Он стал незримым, ясно давая понять, что разговор закрыт. Похоже, сама я переживала несравнимо больше, чем он. В очередной раз мелькнула тоскливая мысль, что я совсем не знаю того, кого целый год считала единственным другом. Если уж Джабраила не волновал собственный сын, то до меня ему и подавно не было дела.

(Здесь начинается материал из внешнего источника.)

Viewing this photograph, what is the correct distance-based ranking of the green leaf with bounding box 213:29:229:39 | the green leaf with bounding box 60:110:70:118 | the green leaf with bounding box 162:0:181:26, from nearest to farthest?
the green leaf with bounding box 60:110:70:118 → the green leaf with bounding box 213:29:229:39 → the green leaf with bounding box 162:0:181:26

Великая пустыня спала. Равнодушная ко всему и к крохотной горстке всадников в том числе. А над головою сиял Литаир, неведомо для других указывающий Зехиру путь. Ночь казалась настолько безмятежной, что даже не по себе было. И гнетущее предчувствие чего-то страшно будто бы переполняло каждого. Я оглянулась. Мои спутники непрестанно смотрели по сторонам, в темном небе обеспокоенно кружили джинны.
Опасения подтвердились в тот момент, когда едущий впереди Зехир придержал поводья своего коня, словно вдруг что-то почувствовав.
– Ифриты... – обреченно выдохнул материализовавшийся рядом со мной Джабраил.
– Здесь? – в ужасе выдохнула я.
– В минут пятнадцати пути от нас, – он на мгновение задумался, будто бы прислушиваясь к чему-то. – Два десятка ифритов.
Тут же подобно падающим камням на землю опустились джинны. Джабраил рассказывал как-то, что вблизи с ифритами его собратья лишались способности летать.